大和国 建国の始祖王・大歳(改名・饒速日)尊  

更新:2007年10月07日

要   約 出自と系譜 在世年代 大歳は饒速日に改名 神社が語る 筑紫から大和へ
東遷部隊の面々 大和建国の偉業 考古史料 饒速日尊の死 皇祖天照魂神 饒速日尊の死後
饒速日尊系図 在世年代図  関連年表 出雲・大和一族の系図 日向一族の系図 引用文献・著者
【神社・考古史料が語る大歳(饒速日)尊】
青年・大歳時代

 若い頃から農業に熱心だったオオトシは、奥出雲の住人らとともに米作りにも精を出した証が地名や神社の縁起・伝承に残っている。

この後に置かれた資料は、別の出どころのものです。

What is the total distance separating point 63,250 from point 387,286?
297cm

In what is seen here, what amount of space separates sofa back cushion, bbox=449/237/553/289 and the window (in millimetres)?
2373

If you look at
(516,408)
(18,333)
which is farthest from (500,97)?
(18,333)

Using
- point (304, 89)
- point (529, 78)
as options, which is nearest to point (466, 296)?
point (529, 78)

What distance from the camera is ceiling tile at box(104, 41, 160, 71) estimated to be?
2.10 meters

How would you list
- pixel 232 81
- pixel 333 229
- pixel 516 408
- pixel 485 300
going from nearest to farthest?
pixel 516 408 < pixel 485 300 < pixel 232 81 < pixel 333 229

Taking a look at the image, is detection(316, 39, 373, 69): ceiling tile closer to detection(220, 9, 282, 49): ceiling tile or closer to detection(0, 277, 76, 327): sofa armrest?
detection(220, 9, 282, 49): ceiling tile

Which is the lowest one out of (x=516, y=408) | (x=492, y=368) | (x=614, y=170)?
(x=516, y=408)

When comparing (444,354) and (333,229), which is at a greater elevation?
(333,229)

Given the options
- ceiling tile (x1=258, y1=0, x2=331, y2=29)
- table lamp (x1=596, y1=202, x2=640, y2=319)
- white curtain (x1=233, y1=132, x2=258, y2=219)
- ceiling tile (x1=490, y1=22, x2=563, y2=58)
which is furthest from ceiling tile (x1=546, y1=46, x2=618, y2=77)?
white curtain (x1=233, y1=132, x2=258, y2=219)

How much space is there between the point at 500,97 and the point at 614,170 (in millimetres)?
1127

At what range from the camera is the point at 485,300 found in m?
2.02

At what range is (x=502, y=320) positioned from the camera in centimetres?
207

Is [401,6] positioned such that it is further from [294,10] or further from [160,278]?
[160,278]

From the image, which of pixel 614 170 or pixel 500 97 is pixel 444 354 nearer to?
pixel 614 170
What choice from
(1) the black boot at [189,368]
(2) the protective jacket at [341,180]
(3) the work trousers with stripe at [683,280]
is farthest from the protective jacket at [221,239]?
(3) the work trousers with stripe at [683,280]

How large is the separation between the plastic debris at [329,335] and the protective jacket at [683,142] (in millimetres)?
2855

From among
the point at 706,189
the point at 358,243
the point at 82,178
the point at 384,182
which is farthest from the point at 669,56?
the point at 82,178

 島根県飯石郡三刀屋町(現・雲南市三刀屋町)に在る大歳神社の社伝によると、「大歳尊は三刀屋町に注ぐ深谷川津上に住んで、初めて耕作し田を起こした。稲苗を当郡種郷に蒔き、一窪田に植えると一寸二分の籾が稔った。これを炊いたところを神食田といい、今なお大年新田と称されている」23)とある。「一寸二分の籾」は伝承の誇張であろうが、その地名はまさに生きた化石である。


大物主神は大歳(饒速日)尊の改竄名

 オオトシは、父スサノオの九州統一に参加した後、筑紫に拠点を置いて統治した。その後25歳頃、讃岐の金比羅山に政庁を遷して瀬戸内から北九州地方を含めて治めながら、近畿以東の統一準備をすすめた。讃岐の琴平宮や島根の金比羅神社に残る社伝13),23)ががそれを裏付けている。ここでは神名を大国主大神の和魂とし、大物主神に変えられている。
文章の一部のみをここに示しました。